- _Activity_
Transcribe the entries that follow, every word as written, and drop the pictures.

[Source data — start]

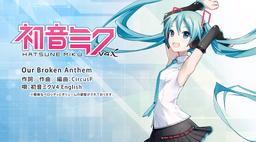 "Image of ""Our Broken Anthem"""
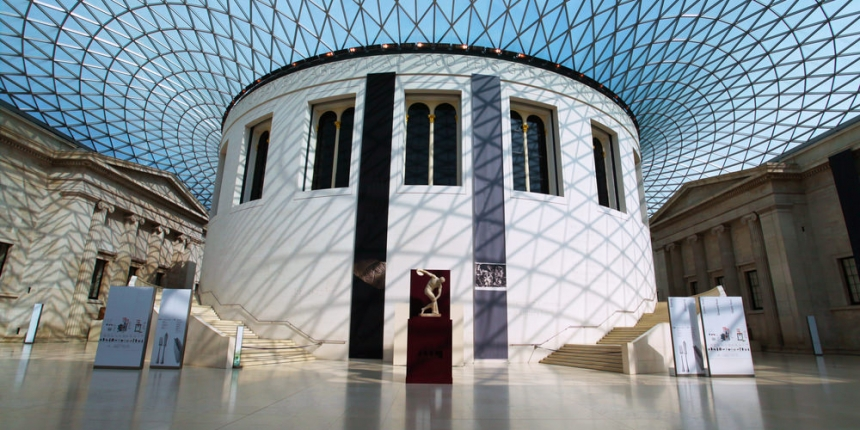 The Future of Trading debate took place at the British Museum in London.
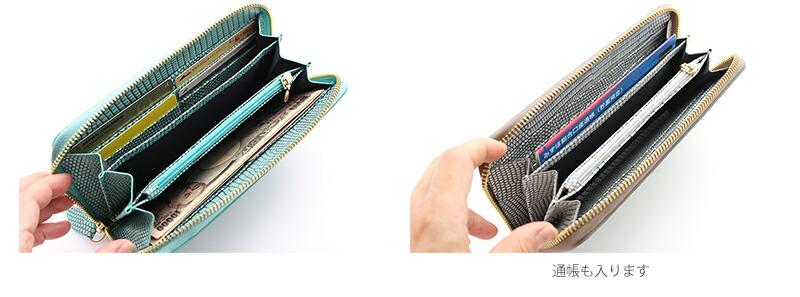 詳細1-リザード型押し ファスナー長財布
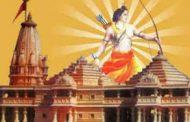 कोरोना काल में राममंदिर का शिलान्यास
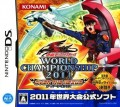 Nintendo DS - Yu-Gi-Oh! 5D's World Championship 2011: Over the Nexus (JAP Version) (Modul) (gebraucht) NTR-BYYJ-JPN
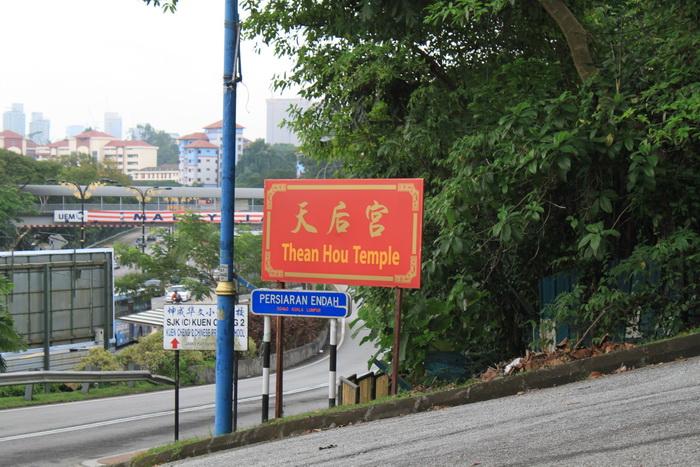 Куала-Лумпур. Вывеска перед храмом Thean Hou.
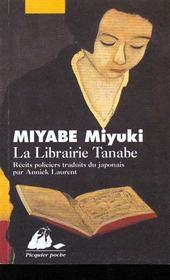 La librairie tanabe - Intérieur - Format classique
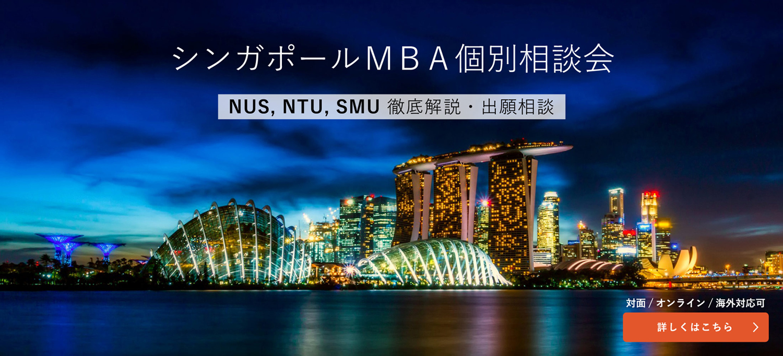 シンガポールMBA個別相談会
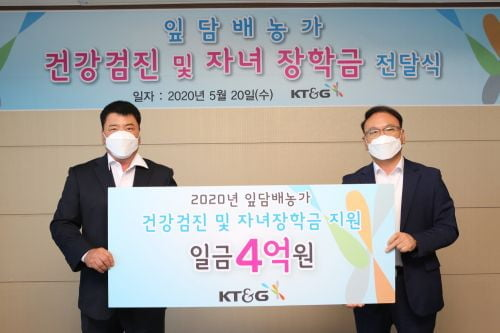 KT&G,    잎담배 생산 농가에 '건강검진·장학금' 지원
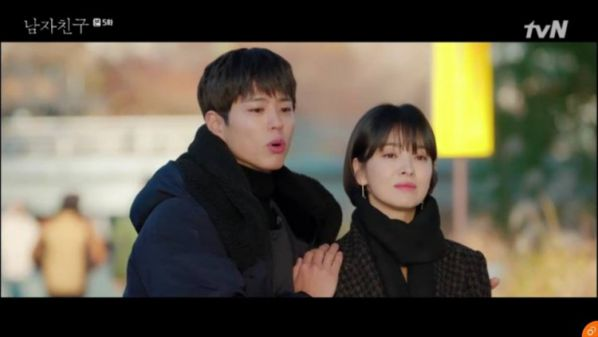 'Encounter' tập 5: Song Hye Kyo và Park Bo Gum xích lại gần nhau hơn 10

[Source data — finish]

- _Solution to this exercise_
 "Image of ""Our Broken Anthem"""
 The Future of Trading debate took place at the British Museum in London.
 詳細1-リザード型押し ファスナー長財布
 कोरोना काल में राममंदिर का शिलान्यास
 Nintendo DS - Yu-Gi-Oh! 5D's World Championship 2011: Over the Nexus (JAP Version) (Modul) (gebraucht) NTR-BYYJ-JPN
 Куала-Лумпур. Вывеска перед храмом Thean Hou.
 La librairie tanabe - Intérieur - Format classique
 シンガポールMBA個別相談会
 KT&G,    잎담배 생산 농가에 '건강검진·장학금' 지원
 'Encounter' tập 5: Song Hye Kyo và Park Bo Gum xích lại gần nhau hơn 10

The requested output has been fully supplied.